§ **Aim of the task**: Arrange the data below as a JSON list of strings, one string per line, leaving out blank lines. Begin at the line that contains "Seen within the" and stop after the line that contains "On inspection, is".

Items from a dataset
--- start ---

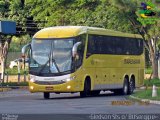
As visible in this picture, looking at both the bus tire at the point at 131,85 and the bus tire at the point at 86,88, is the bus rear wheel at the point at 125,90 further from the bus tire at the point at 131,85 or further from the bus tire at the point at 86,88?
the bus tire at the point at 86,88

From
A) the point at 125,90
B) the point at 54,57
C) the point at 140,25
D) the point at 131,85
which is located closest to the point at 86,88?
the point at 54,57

--- end ---
--- start ---

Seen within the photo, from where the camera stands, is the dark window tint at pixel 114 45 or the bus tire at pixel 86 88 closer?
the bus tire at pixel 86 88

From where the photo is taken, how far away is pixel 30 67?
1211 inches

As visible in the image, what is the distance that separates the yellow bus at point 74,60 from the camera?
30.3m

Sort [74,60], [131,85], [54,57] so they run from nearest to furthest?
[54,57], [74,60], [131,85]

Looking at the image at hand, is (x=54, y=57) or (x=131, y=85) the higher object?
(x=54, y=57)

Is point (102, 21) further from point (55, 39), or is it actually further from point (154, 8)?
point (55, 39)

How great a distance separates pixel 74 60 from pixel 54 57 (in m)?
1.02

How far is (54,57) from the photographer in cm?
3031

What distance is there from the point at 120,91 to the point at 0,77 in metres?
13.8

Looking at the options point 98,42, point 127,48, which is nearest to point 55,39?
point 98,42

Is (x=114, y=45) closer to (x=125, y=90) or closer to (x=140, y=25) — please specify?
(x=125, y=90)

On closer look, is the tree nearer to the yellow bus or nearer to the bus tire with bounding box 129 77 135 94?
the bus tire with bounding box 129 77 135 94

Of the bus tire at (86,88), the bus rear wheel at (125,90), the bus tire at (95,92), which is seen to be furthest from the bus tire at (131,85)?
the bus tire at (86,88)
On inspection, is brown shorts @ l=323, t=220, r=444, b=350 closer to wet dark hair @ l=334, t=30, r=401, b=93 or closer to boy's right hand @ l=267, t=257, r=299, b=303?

--- end ---

§ **Written response**:
[
  "Seen within the photo, from where the camera stands, is the dark window tint at pixel 114 45 or the bus tire at pixel 86 88 closer?",
  "the bus tire at pixel 86 88",
  "From where the photo is taken, how far away is pixel 30 67?",
  "1211 inches",
  "As visible in the image, what is the distance that separates the yellow bus at point 74,60 from the camera?",
  "30.3m",
  "Sort [74,60], [131,85], [54,57] so they run from nearest to furthest?",
  "[54,57], [74,60], [131,85]",
  "Looking at the image at hand, is (x=54, y=57) or (x=131, y=85) the higher object?",
  "(x=54, y=57)",
  "Is point (102, 21) further from point (55, 39), or is it actually further from point (154, 8)?",
  "point (55, 39)",
  "How great a distance separates pixel 74 60 from pixel 54 57 (in m)?",
  "1.02",
  "How far is (54,57) from the photographer in cm?",
  "3031",
  "What distance is there from the point at 120,91 to the point at 0,77 in metres?",
  "13.8",
  "Looking at the options point 98,42, point 127,48, which is nearest to point 55,39?",
  "point 98,42",
  "Is (x=114, y=45) closer to (x=125, y=90) or closer to (x=140, y=25) — please specify?",
  "(x=125, y=90)",
  "On closer look, is the tree nearer to the yellow bus or nearer to the bus tire with bounding box 129 77 135 94?",
  "the bus tire with bounding box 129 77 135 94",
  "Of the bus tire at (86,88), the bus rear wheel at (125,90), the bus tire at (95,92), which is seen to be furthest from the bus tire at (131,85)?",
  "the bus tire at (86,88)",
  "On inspection, is brown shorts @ l=323, t=220, r=444, b=350 closer to wet dark hair @ l=334, t=30, r=401, b=93 or closer to boy's right hand @ l=267, t=257, r=299, b=303?"
]